Surprising outcome of the Commerce Minister’s meeting with the EU Trade Commissioner Karel De Gucht in Brussels regarding the proposed FTA with the EU is that India will not go ahead with its tough intellectual property regime. In the preliminary discussions, India has offered the EU that the country will stick on to the WTO’s TRIPs regime. This will have big implication since, many TRIPs plus provisions including a strong compulsory licensing regime (Baer issue) and an anti-evergreening provision (Novartis issue) should be softened under the FTA with the EU.
Government’s move to have a liberal TRIPs regime favoring Pharma MNCs of EU seems to be counter balanced on the IT front. Here, India has secured a favor in the form of greater number of Visas for IT professionals.
The FTAs implication on the country’s intellectual property front will be quite serious if the above mentioned provisions are removed. The 2005 patent Act is a major regime among the WTO members which protect the generic drug makers as well as checking the exploitative practices of the MNCs.

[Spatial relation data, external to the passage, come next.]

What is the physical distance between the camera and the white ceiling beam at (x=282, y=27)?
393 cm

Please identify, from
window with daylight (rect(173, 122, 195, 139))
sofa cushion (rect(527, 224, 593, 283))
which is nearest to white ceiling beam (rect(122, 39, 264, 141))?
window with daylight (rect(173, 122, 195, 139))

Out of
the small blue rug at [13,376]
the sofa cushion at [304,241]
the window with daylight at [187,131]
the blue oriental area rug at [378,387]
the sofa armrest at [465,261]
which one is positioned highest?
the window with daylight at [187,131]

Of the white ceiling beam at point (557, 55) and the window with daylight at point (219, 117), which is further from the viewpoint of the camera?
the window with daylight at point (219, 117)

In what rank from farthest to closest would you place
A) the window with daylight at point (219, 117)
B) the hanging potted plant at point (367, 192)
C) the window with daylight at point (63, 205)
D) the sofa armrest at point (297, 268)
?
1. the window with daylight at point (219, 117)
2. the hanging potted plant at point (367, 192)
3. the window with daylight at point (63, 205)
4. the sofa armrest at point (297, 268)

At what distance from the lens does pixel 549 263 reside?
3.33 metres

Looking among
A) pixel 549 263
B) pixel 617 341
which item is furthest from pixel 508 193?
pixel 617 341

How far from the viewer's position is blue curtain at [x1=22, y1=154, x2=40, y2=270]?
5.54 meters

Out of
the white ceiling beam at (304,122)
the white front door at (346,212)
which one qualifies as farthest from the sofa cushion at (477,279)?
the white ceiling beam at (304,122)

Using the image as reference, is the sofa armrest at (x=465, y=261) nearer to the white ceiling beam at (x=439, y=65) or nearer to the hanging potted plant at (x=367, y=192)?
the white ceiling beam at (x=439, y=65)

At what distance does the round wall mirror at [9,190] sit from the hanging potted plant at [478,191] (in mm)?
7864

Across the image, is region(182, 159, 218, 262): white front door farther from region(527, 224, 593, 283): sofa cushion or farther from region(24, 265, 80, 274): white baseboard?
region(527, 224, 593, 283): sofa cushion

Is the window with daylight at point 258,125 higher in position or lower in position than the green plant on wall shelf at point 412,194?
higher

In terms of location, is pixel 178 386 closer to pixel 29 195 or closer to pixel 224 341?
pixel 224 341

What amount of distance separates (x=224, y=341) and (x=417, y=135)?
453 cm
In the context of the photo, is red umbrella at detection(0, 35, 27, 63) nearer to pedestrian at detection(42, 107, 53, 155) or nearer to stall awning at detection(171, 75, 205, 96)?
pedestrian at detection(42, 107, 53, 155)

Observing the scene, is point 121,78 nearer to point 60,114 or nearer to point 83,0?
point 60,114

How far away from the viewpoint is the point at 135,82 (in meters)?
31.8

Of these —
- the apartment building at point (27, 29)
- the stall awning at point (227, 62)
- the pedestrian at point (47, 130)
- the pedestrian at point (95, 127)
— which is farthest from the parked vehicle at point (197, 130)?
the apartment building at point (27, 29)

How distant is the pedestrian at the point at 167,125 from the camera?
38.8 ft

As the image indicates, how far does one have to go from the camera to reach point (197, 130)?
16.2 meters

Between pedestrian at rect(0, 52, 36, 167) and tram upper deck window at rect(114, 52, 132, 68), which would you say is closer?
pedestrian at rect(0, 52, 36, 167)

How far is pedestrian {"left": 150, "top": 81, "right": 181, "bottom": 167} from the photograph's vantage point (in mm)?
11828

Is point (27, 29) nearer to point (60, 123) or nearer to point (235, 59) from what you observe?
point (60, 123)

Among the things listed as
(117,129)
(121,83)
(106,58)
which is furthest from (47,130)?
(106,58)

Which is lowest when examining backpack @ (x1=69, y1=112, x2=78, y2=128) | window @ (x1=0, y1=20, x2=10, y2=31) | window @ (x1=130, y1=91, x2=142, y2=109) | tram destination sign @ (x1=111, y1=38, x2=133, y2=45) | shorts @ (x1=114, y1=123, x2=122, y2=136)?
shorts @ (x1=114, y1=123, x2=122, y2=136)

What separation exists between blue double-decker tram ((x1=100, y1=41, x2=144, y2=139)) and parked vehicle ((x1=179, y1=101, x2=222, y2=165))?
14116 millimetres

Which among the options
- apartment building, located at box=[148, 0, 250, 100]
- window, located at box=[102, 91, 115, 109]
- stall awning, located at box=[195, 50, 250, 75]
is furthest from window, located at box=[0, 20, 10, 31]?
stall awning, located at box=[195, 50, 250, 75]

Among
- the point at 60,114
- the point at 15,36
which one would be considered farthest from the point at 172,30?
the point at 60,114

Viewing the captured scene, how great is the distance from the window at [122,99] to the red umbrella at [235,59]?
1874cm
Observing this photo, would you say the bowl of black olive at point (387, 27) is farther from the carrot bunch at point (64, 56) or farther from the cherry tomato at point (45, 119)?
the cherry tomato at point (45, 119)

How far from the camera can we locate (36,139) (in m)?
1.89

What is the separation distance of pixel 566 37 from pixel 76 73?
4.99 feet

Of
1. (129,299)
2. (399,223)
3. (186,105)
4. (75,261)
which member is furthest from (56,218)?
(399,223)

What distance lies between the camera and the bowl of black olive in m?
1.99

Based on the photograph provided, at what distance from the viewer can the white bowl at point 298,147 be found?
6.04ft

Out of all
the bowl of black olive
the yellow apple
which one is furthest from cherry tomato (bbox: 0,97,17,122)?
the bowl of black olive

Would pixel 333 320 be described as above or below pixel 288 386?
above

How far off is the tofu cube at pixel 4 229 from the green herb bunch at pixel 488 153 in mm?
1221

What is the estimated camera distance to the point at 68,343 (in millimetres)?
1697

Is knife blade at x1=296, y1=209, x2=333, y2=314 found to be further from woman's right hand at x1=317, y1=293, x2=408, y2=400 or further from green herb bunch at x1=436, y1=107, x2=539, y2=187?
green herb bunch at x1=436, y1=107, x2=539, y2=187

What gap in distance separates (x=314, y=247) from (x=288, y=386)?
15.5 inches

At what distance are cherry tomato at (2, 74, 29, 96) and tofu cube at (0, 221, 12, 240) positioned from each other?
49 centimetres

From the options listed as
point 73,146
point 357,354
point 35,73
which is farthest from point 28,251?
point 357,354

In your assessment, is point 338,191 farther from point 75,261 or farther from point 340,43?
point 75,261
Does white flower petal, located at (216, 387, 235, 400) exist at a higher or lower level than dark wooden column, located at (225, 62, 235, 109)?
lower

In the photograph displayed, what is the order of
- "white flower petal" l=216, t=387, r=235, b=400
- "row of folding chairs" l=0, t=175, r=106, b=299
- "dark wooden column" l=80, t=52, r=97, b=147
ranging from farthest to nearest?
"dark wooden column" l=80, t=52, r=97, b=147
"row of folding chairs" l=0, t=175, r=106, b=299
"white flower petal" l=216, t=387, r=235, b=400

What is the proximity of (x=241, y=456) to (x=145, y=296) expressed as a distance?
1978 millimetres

Again the interesting fact about the post TRIPs regime is that a large number of patent disputes are coming especially involving European Pharmaceutical MNCs.
The sacrifice that the government is making on the pharmaceutical front is supposed to be compensated on the service sector. But, still the abandoning of the healthy provisions of the 2005 Patent Act is a tough choice even if reciprocal gains are accounted.